MATERIAL PROVIDED ->
────────────────────
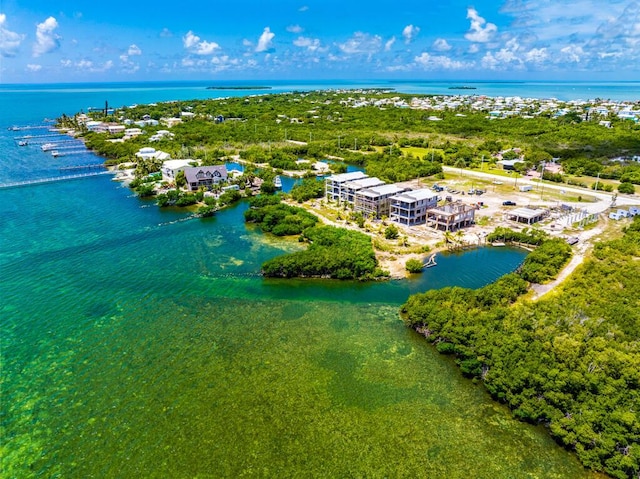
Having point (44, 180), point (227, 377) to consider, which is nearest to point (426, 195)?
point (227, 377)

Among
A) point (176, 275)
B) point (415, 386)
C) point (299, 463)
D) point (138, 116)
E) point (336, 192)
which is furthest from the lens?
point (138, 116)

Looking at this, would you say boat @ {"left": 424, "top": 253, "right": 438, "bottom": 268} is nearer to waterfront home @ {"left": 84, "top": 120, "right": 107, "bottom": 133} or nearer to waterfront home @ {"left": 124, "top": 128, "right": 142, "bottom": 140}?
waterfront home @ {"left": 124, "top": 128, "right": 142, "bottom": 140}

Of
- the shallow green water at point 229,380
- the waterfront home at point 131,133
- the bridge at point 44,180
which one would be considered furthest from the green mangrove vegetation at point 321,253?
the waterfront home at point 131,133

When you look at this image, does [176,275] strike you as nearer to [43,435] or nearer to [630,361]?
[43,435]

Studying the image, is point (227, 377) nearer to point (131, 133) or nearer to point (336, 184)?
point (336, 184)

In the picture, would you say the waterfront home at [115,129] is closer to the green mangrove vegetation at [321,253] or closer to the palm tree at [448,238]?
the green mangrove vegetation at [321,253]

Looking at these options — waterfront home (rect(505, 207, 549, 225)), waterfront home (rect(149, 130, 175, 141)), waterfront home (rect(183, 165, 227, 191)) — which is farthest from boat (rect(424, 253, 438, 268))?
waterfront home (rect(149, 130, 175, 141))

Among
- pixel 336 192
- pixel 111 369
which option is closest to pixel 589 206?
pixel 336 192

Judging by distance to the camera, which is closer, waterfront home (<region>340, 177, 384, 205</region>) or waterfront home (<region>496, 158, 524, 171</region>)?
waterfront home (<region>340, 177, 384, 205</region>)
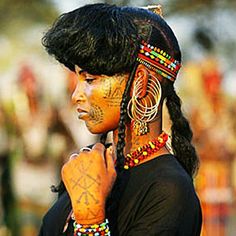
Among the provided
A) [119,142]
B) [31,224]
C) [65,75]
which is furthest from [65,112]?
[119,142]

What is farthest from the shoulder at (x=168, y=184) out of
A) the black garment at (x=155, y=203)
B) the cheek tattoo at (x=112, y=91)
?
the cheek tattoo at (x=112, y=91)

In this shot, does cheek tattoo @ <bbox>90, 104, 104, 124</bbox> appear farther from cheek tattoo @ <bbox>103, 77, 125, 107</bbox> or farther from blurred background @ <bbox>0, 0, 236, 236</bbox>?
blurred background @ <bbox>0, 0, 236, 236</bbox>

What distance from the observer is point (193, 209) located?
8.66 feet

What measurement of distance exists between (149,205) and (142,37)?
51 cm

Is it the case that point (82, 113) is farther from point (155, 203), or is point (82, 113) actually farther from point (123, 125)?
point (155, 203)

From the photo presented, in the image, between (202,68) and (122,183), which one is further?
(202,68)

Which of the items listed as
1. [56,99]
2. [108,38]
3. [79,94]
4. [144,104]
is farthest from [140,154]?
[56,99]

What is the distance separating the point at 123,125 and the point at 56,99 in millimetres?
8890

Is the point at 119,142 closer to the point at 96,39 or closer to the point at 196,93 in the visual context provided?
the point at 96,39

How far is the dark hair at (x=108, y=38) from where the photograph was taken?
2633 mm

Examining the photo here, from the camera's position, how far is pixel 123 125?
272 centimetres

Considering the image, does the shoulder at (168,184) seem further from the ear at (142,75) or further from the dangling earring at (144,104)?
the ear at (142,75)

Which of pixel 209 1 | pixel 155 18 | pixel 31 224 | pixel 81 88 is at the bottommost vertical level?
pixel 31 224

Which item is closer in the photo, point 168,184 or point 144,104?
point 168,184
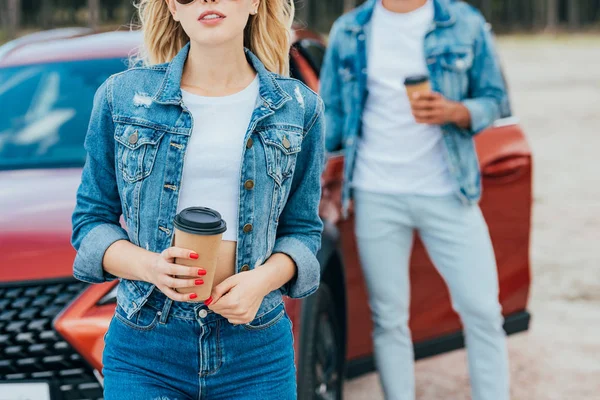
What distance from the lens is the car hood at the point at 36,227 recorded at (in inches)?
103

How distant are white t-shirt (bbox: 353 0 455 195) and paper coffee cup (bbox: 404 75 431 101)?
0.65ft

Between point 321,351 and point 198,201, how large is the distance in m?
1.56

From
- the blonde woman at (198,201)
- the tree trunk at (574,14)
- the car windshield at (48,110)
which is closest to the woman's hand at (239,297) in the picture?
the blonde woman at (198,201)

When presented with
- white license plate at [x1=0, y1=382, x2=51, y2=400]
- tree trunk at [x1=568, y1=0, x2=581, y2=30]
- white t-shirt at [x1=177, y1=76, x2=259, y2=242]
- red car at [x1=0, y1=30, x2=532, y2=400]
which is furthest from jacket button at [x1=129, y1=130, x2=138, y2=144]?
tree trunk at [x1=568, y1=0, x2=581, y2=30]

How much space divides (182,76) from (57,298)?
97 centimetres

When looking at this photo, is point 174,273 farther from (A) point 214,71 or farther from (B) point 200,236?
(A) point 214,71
────────────────────
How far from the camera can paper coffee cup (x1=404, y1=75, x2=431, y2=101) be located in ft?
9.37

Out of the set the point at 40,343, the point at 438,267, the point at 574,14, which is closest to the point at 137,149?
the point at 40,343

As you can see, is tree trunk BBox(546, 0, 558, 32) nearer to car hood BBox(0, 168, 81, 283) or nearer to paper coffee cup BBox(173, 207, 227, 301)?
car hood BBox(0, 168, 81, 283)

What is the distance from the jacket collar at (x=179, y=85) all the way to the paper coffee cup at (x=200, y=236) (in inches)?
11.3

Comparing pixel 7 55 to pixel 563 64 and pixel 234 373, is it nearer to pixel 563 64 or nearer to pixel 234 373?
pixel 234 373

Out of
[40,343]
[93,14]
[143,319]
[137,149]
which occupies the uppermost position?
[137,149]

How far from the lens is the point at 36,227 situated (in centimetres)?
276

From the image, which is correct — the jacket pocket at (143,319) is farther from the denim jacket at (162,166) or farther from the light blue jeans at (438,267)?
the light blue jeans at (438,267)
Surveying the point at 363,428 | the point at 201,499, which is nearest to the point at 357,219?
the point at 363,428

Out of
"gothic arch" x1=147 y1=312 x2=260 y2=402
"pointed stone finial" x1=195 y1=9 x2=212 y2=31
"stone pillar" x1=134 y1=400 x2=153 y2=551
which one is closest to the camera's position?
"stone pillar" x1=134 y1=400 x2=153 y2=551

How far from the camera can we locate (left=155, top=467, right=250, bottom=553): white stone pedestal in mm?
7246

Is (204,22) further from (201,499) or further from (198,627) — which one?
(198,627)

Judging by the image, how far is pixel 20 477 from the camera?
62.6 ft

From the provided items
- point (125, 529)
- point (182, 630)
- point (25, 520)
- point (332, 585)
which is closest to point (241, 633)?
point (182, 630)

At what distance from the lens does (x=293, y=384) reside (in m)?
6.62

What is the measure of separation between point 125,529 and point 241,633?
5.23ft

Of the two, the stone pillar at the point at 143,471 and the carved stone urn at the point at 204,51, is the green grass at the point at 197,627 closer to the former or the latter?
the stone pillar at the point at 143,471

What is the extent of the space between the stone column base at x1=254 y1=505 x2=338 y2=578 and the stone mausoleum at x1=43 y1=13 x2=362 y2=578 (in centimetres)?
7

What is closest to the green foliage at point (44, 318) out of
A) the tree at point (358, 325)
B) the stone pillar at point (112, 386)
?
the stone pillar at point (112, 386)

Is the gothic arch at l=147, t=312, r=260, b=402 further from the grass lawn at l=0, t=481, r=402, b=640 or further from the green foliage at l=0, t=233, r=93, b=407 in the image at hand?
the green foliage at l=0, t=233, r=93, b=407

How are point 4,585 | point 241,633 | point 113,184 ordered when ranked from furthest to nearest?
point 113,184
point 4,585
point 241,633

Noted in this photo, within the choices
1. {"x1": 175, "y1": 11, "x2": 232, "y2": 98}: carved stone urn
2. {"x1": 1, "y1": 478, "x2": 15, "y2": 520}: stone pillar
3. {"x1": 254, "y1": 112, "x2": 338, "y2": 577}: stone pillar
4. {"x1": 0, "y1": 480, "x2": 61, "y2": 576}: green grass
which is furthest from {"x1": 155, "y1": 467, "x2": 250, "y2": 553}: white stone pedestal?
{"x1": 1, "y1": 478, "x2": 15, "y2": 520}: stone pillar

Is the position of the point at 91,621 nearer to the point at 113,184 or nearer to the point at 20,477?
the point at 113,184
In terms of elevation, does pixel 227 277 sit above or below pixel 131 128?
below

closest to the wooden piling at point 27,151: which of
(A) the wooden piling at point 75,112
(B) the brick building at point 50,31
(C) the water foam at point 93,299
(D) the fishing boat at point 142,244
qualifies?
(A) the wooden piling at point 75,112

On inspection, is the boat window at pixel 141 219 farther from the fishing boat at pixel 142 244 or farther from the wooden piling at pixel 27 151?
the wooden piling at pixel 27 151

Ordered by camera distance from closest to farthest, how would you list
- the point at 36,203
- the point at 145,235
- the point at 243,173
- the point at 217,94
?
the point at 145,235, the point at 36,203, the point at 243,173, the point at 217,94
────────────────────
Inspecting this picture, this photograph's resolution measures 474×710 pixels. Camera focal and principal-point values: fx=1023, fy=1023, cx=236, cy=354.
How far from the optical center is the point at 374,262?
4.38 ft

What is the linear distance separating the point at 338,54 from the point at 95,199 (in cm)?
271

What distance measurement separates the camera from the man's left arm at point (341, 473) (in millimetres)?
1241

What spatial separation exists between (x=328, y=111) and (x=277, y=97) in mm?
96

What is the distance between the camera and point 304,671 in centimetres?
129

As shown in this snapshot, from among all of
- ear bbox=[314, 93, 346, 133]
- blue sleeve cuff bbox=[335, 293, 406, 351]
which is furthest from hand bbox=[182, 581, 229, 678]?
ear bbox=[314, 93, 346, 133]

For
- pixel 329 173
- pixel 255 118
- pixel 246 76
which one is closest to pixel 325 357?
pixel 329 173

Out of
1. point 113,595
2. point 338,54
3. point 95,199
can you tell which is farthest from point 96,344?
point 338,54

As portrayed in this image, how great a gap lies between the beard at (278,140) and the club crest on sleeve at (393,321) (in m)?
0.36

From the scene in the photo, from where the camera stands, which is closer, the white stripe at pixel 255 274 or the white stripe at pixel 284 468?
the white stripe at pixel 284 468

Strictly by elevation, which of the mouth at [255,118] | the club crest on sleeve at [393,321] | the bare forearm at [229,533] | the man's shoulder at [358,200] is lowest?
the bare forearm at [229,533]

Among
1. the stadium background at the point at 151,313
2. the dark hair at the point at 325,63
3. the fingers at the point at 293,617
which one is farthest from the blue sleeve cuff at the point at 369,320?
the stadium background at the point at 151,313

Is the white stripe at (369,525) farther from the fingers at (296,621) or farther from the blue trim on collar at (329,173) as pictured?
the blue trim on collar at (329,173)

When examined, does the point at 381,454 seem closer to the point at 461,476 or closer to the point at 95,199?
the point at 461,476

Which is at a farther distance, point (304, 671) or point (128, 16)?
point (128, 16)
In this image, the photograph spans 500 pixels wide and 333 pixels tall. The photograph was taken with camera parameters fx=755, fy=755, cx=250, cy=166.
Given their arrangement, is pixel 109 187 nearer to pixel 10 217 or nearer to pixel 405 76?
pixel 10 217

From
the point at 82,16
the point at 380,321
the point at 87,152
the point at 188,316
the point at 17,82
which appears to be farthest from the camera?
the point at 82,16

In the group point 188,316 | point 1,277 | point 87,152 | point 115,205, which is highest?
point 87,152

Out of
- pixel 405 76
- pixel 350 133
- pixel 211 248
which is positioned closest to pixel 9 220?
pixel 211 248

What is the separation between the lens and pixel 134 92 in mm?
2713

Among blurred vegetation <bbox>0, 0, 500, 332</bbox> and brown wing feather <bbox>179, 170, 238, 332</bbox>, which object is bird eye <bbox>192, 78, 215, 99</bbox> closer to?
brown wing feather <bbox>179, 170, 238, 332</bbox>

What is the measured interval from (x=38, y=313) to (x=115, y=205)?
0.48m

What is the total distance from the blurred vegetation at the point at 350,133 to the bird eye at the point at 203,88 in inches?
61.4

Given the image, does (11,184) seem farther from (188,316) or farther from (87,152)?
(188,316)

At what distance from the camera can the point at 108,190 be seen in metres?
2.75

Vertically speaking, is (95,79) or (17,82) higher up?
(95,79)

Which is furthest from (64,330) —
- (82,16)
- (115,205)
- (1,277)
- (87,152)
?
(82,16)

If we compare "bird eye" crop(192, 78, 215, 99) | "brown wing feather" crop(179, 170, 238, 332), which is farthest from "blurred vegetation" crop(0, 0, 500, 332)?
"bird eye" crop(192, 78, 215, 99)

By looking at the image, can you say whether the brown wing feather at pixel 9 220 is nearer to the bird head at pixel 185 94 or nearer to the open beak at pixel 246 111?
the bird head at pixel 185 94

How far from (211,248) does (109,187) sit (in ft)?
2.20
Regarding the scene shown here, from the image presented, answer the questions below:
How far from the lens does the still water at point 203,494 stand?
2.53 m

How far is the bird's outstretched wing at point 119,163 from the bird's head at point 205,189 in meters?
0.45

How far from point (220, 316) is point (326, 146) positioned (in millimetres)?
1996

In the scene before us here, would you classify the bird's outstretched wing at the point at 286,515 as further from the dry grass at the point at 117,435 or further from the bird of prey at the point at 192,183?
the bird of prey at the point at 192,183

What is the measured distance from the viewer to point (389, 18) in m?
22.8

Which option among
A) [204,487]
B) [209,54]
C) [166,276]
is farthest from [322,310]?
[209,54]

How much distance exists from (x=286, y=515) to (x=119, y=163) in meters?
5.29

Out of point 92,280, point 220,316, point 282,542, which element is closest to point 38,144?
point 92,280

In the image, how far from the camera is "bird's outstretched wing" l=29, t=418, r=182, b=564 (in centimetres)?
────────────────────
Gather every line of the records above that contains the string "shirt" and copy each one out in full. Case counts when matching.

How distant are white t-shirt (bbox: 353 0 455 195) and paper coffee cup (bbox: 404 75 431 101)?
- white t-shirt at [x1=177, y1=76, x2=259, y2=242]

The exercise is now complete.